地域ごとに制度の名称や対象となる子どもの年齢、助成内容、所得制限の有無などに違いがあるため、詳細は住んでいる地域の自治体に確認しましょう。
また、地域差をなくして制度を全国で統一するべきとの意見も出ています。今後の動向にも注目しましょう。
子育て支援パスポート事業
子育て支援パスポート事業は、各自治体が実施する子育て世代支援事業です。地域企業や店舗が子育て世帯への割引・優待・応援サービスなどを提供しています。
子育て世帯への支援を手厚くし、子ども連れでの外出がしやすい、社会全体で子育て世帯を支える機運醸成を図っています。
なお、地域ごとにパスポートの形式や支援内容は異なるため、利用の際は内容を確認しましょう。
利用対象は、18歳未満の子どもがいる世帯、未就学児のいる世帯、子どもが3人以上の世帯など、地域によって異なります。また、住んでいる地域だけでなく、他地域でもサービスを受けられるよう、各都道府県が協力を強化しています。
就学援助制度:小学生~中学生
就学援助制度は、経済的理由で子どもの就学が困難な家庭を援助する制度です。小学校・中学校へ通うために必要な学用品費や給食費、修学旅行費などを支援します。
生活保護法が規定する要保護者、または教育委員会が要保護者に準ずる程度の困窮を認めた場合、補助が受けられます。
高等学校等就学支援金制度:高校生
高等学校等就学支援金制度は、高校などでかかる教育費負担を軽減する制度です。
所得などの要件を満たす世帯が受け取れ、高校は国公立私立を問いません。年収が約910万円未満の世帯が対象です。
家計急変支援制度:高校生
家計急変支援制度は、2023年4月から実施された、家計急変世帯の子どもが高校に通うための支援制度です。ケガや病気療養で勤務できない場合、自身に責のない理由で離職した場合などで、世帯年収が減少した家庭が受け取れます。
支給限度額は月額33,000円、公立高校等は月額9,900円です。また、都道府県ごとに高校の授業料軽減を実施している場合もあります。
高校生等奨学給付金:高校生
高校生等奨学給付金は、高校生などがいる低所得世帯を対象に、授業料以外の教育費負担を軽減する支援制度です。

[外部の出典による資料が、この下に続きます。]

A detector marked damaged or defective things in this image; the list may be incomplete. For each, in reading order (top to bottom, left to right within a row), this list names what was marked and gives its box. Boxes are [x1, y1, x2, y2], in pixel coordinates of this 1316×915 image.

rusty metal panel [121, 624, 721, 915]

授業料以外の教育費は、教科書や教材の費用、学用品費、修学旅行費などが該当します。また、都道府県ごとに制度詳細は異なります。
家計の急変で非課税世帯相当になった世帯も対象です。
高等教育の修学支援新制度:大学・短大・専門学校生
高等教育の修学支援新制度は、2020年4月から実施された支援制度です。
授業料・入学金の免除または減額(授業料等減免)と給付型奨学金の支給で、大学や専門学校に安心して学べるよう支援しています。給付型奨学金であるため返還は不要です。

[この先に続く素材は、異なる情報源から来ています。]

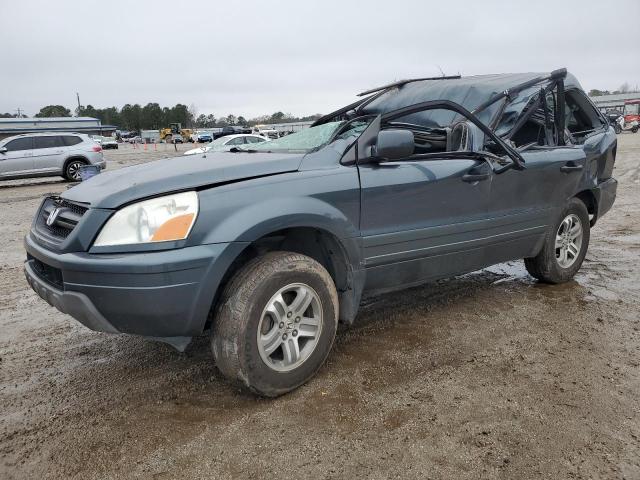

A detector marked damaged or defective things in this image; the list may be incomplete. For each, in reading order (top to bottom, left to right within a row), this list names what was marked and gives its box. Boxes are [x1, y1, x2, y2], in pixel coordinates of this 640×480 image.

shattered windshield [236, 122, 344, 154]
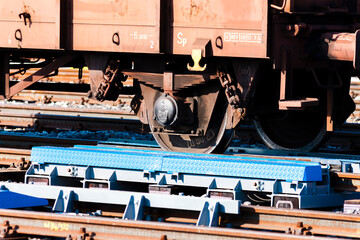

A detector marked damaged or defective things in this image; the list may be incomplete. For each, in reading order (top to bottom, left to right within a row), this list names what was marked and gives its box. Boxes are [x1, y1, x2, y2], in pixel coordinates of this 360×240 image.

rusty freight wagon [0, 0, 358, 153]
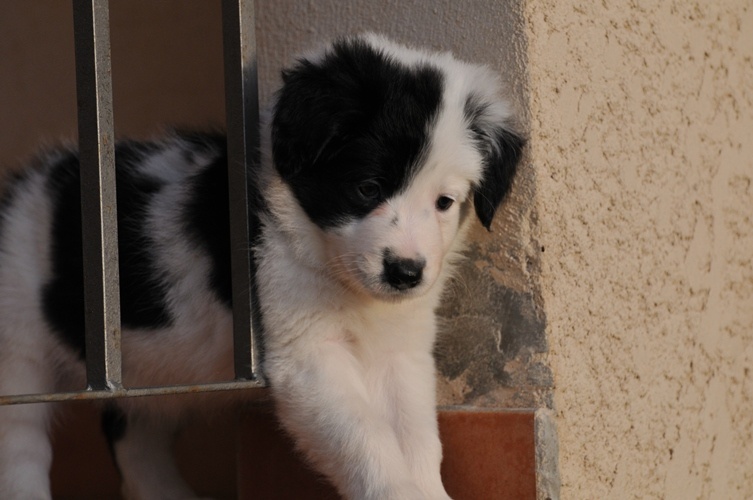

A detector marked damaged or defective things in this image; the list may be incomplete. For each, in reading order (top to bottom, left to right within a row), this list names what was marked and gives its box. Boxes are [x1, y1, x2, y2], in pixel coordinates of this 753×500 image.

rusted metal bar [73, 0, 122, 392]
rusted metal bar [220, 0, 264, 382]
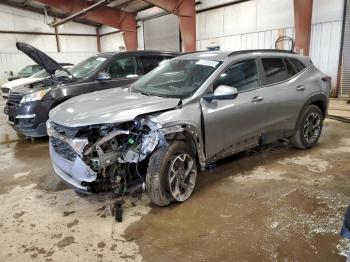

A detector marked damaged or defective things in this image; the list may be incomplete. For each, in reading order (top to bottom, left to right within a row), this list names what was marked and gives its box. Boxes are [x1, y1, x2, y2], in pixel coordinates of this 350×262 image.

damaged hood [16, 41, 65, 75]
damaged hood [50, 88, 180, 127]
damaged gray suv [46, 50, 330, 207]
crushed front bumper [48, 142, 96, 191]
crumpled front end [47, 115, 167, 193]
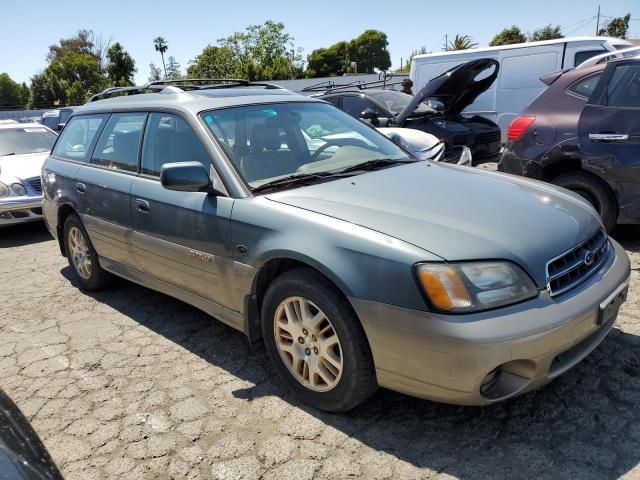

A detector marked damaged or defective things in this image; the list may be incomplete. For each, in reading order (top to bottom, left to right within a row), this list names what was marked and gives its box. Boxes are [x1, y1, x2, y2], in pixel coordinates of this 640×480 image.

cracked asphalt [1, 222, 640, 480]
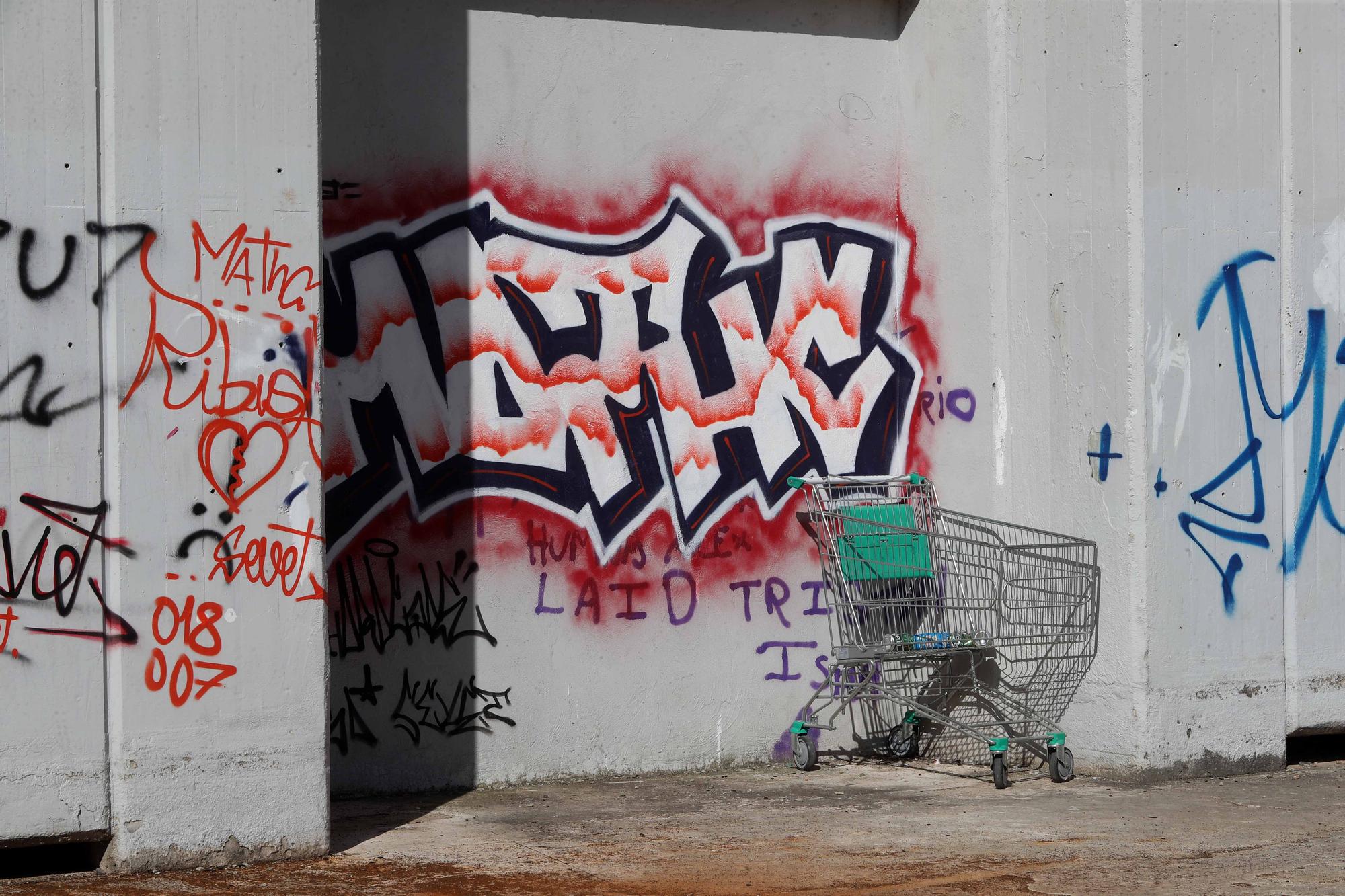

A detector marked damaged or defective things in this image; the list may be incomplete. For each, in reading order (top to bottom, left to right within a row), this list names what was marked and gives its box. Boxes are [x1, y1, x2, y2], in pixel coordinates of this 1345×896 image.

支援対象の学校は、一定要件を満たす大学・短期大学・高等専門学校(4年・5年)・専門学校です。
対象者は世帯収入や資産の要件を満たし、進学先で学ぶ意欲がある学生ですが、世帯収入に応じて支給額は異なります。
各種奨学金制度:大学・短大・専門学・大学院生
奨学金制度とは、経済的な理由などで進学が難しい学生に学費の貸与や給付を行なう制度です。
奨学金制度で代表的な日本学生支援機構では、貸与型・給付型の各種奨学金制度を用意しています。奨学金ごとに、奨学金を受けられるかの家計基準があります。

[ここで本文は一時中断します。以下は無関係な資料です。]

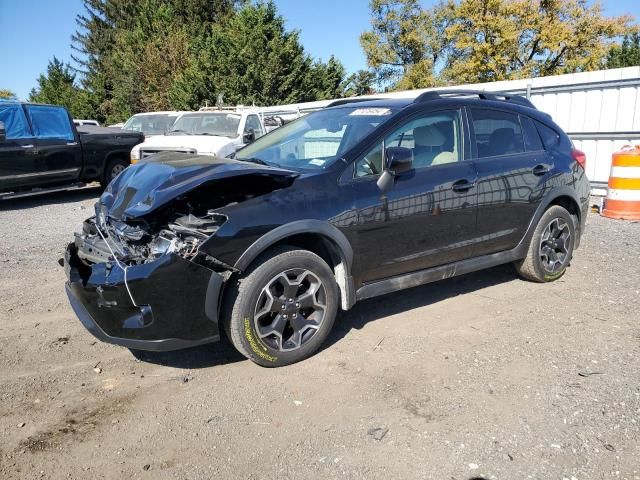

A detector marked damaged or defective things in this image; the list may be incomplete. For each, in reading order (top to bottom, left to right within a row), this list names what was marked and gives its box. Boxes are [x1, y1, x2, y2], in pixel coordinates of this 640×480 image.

crumpled hood [135, 133, 238, 154]
crumpled hood [101, 153, 298, 220]
crushed front bumper [64, 242, 225, 350]
damaged front end [63, 156, 296, 350]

また、日本学生支援機構以外にも大学生向けの奨学金を出している団体があるため、必要に応じて利用を検討しましょう。募集人数や指定大学、受け取れる金額などは団体ごとに異なります。
まとめ
子育て中の人は、子どもの年齢に応じたさまざまな子育て支援制度を利用できます。
各制度で受けられる支援内容を理解し、子育て中の費用負担を軽減させるために活用しましょう。